I’m no Buddhist or scholar of Buddhism, but even I am familiar with the Heart Sutra, “the most frequently used and recited text in the entire Mahayana Buddhist tradition.” I had assumed that like your average sutra it was originally in Sanskrit or a Prakrit, but Jayarava Attwood, in an essay for Tricycle (primarily about a new way of seeing the text, as “describing the results of a meditation practice—the yoga of nonapprehension”), discusses a different theory:
For a long time, Buddhists believed that the Heart Sutra was composed in India, in Sanskrit. It was then transmitted to China and translated along with the rest of the Perfection of Wisdom literature. An article published in 1992 by a leading scholar of early Buddhist translations in Chinese turned this story on its head.
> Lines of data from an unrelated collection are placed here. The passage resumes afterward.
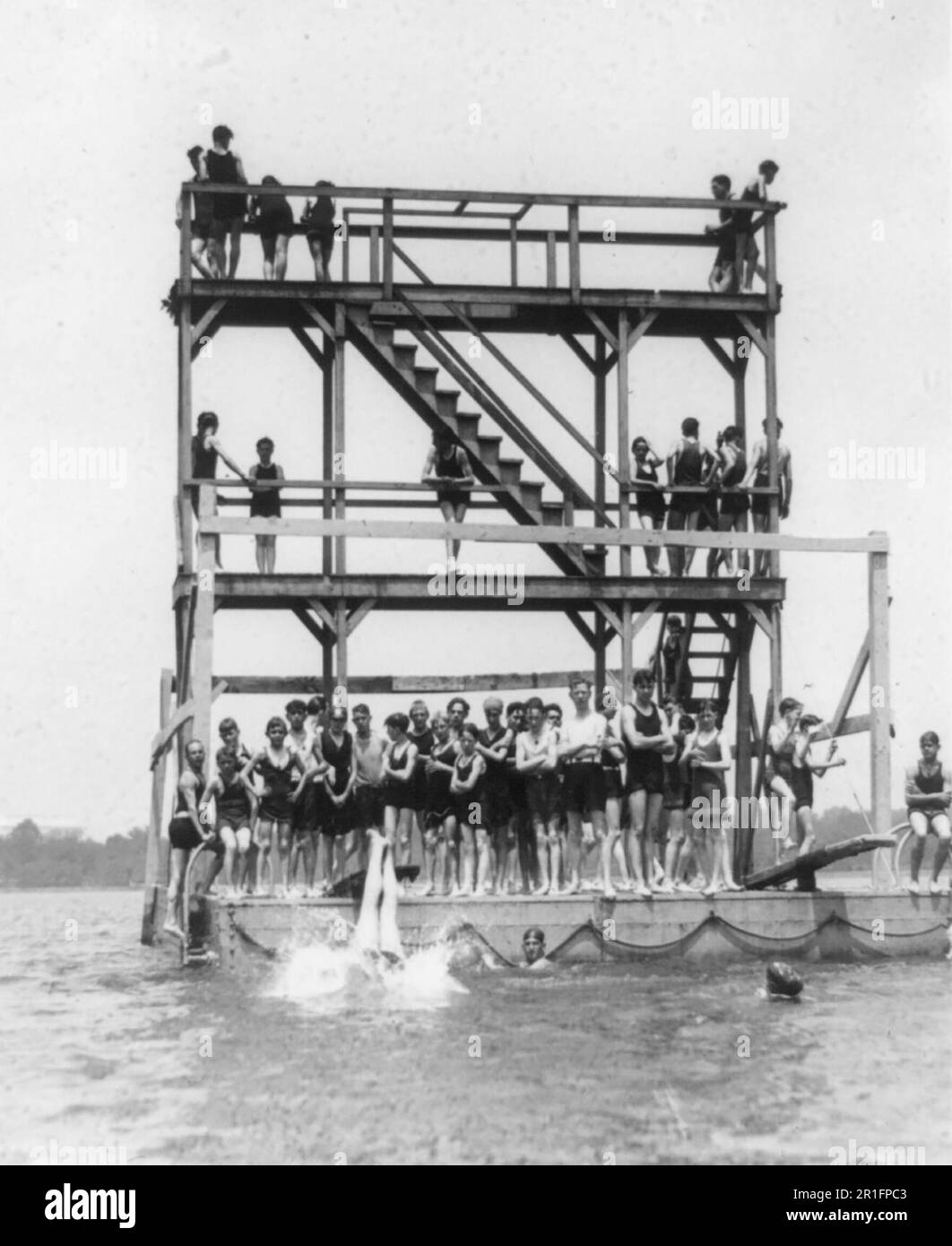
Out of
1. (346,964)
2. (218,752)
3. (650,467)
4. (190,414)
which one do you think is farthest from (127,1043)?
(650,467)

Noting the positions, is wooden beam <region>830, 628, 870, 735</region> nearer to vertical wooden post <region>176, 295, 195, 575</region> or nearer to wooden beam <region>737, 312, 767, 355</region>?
wooden beam <region>737, 312, 767, 355</region>

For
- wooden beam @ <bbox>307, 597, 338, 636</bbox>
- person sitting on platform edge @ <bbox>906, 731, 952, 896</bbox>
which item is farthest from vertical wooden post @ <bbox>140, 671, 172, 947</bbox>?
person sitting on platform edge @ <bbox>906, 731, 952, 896</bbox>

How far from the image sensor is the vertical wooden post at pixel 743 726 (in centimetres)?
2227

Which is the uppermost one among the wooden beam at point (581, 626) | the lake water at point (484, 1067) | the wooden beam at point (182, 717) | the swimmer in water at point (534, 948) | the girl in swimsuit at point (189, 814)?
the wooden beam at point (581, 626)

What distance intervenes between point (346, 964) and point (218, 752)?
8.07ft

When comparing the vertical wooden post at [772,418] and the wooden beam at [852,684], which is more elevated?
the vertical wooden post at [772,418]

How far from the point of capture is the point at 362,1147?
11.4 m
Jan Nattier, then a professor at the University of Indiana, concluded from her research that the Heart Sutra was actually composed in Chinese. Nattier showed that the core passage of the Heart Sutra was copied from the 5th-century Chinese translation of the Large Perfection of Wisdom Sutra by the scholar-monk Kumārajīva (344–413 CE). The text was then back-translated into Sanskrit. More recently, I confirmed Nattier’s conclusions by showing that other passages were copied from the same text and that the Sanskrit Heart Sutra contains a distinctive Chinese idiom. Hundreds of similar texts were composed in China, where they are known as “digest texts” (Chin, chāo jīng), but only the Heart Sutra was translated back into Sanskrit. Nattier speculated that the famous 7th-century pilgrim and translator Xuánzàng may have composed the Heart Sutra, which seems plausible in light of recent work on this problem.
Does anybody know if this idea is widely accepted?